She had always thought of it as white.

When she had been a child, it had seemed like magic – a blanket of soft feathers floating from a silver sky to conceal the everyday world.  She had watched it eagerly through the wide windows and sheltered archways and soaked her slippers dancing in it, turning her face to it as it fell to try to catch the crystal flakes on her tongue.

She had never imagined it could hurt.  She had never imagined it piled high until its weight turned it into sharp-edged shards as sharp as blades: hard as rock tumbled to catch the unwary.  She had never pictured it cut into crevasses hidden by the jagged shadows of the starlit snowfields.  She had never thought that it could kill.

Death came with fire and glinting swords and the desperate eyes of elves confronting elves.  Death was hot and breathless and urgent – stained red with spilled blood, blackened with soot, bright with mocking flame.

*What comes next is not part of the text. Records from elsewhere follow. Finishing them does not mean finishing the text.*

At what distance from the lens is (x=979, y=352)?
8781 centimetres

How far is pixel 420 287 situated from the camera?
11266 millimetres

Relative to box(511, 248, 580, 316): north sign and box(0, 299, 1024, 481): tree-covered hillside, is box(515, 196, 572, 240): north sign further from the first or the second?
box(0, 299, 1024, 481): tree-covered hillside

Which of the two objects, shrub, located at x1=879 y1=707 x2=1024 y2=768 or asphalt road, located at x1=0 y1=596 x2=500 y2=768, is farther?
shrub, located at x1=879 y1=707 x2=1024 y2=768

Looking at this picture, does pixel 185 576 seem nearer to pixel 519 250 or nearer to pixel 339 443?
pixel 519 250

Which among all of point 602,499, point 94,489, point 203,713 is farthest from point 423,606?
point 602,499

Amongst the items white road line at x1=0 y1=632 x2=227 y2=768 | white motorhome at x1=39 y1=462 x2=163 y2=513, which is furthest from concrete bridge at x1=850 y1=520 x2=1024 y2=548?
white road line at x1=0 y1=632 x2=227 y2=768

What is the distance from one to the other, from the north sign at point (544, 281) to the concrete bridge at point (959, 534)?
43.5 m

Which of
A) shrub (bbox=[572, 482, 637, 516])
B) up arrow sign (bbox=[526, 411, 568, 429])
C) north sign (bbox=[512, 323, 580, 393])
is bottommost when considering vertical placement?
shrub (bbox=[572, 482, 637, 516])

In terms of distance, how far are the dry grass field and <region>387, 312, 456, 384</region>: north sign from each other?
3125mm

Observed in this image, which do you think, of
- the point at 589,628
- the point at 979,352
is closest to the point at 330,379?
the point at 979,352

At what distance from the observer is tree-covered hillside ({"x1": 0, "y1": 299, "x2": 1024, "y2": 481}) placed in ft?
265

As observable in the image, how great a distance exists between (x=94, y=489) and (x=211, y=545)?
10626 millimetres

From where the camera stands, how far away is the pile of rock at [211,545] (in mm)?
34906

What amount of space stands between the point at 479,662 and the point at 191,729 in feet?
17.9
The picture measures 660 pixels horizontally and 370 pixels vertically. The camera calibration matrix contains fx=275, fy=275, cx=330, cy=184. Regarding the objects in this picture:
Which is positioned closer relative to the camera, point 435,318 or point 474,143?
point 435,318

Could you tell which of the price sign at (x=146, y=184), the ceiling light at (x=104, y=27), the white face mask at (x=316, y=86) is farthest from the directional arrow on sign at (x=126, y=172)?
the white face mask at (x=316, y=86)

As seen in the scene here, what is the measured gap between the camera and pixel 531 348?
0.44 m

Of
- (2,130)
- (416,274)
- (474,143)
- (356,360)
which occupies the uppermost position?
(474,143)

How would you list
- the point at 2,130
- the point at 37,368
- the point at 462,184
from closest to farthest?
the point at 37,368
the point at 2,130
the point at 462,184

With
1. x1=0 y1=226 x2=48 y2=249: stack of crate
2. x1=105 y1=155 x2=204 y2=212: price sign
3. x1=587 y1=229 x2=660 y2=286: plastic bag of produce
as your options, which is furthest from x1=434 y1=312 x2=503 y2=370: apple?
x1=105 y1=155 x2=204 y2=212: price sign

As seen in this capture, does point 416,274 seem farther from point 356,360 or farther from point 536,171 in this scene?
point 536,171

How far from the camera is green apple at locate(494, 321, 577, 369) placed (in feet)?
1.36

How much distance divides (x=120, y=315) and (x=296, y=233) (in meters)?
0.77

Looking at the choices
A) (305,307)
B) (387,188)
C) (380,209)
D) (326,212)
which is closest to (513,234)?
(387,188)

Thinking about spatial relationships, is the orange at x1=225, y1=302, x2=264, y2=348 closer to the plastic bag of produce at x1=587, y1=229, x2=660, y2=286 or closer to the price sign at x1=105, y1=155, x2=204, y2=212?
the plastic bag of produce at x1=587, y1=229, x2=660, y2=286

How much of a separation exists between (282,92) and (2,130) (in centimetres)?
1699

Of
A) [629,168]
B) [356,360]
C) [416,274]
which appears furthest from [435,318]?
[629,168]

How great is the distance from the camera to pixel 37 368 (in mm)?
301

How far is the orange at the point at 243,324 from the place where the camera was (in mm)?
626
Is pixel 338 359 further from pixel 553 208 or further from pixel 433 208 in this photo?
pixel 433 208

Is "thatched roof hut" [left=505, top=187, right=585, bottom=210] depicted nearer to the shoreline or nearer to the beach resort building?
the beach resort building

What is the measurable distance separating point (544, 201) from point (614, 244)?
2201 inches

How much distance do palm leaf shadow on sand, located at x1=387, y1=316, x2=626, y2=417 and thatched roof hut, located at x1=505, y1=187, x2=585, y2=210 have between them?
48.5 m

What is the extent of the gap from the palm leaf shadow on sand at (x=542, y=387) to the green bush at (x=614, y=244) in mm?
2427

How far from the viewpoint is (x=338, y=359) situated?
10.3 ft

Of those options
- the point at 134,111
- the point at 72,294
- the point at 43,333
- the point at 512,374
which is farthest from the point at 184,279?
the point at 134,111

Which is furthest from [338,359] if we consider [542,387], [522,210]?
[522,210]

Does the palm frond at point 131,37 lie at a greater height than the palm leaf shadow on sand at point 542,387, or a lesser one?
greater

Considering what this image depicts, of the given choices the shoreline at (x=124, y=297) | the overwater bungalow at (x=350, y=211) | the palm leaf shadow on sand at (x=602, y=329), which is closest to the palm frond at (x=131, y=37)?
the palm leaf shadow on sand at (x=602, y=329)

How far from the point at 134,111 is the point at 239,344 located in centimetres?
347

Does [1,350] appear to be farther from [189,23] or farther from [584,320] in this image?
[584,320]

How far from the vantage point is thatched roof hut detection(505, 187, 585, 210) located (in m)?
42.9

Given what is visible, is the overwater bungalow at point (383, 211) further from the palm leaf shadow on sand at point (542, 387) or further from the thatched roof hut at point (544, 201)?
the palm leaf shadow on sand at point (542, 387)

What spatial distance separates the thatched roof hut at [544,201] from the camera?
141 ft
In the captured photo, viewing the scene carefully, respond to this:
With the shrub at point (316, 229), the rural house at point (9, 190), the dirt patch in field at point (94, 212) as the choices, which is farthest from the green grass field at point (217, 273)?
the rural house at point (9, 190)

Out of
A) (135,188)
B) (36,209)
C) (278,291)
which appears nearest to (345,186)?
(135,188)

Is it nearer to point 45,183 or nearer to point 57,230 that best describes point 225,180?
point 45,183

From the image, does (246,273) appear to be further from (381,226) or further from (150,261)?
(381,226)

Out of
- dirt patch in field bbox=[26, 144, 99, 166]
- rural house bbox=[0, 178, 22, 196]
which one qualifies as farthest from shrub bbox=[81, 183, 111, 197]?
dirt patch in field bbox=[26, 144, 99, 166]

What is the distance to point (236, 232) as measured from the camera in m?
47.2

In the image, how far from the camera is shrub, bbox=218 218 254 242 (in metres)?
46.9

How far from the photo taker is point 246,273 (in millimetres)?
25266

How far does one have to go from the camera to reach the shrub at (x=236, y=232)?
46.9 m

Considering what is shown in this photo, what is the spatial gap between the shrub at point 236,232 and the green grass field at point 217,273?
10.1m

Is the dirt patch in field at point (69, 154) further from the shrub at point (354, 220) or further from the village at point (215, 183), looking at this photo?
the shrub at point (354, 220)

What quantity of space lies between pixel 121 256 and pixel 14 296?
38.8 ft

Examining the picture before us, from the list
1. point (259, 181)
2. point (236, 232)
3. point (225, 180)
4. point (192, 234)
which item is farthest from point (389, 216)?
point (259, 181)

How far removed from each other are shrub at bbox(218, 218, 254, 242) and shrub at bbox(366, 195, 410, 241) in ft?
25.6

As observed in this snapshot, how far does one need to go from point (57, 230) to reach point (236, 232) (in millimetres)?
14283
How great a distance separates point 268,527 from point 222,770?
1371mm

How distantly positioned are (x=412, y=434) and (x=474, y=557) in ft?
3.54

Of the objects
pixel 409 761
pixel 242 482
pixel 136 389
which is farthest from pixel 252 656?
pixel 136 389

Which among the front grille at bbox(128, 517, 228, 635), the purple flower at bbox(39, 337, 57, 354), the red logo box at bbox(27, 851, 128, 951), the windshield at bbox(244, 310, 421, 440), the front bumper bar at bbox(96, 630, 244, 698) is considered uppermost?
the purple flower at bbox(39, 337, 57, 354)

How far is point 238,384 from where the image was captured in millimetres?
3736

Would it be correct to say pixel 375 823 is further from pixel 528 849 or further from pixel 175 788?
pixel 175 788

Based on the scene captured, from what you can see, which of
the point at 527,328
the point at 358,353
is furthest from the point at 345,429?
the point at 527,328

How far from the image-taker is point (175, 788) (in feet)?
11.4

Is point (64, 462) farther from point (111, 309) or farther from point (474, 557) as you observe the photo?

Here it came silently, leaching life from those who let it, turning skin as white as itself and drawing out all warmth until the smoke-grey eyes closed and let the ice have its way – stealing children from their parents and robbing a people already robbed of home and hope and honour.

Artanis wrapped her cloak protectively around Idril, tucking up her feet until the child was barely visible under the enveloping folds.  She would not let this child be lost.  Elenwë was gone; her despair too great to enable her fight the bone-breaking cold, but this little one, at least, would be saved from the wreckage. 

She trudged behind her cousins: Turgon between his brother and sister, too lost to seek his own path.  Their cloaks disappeared in the spiteful whirl of steely pellets that bit into their numbed flesh.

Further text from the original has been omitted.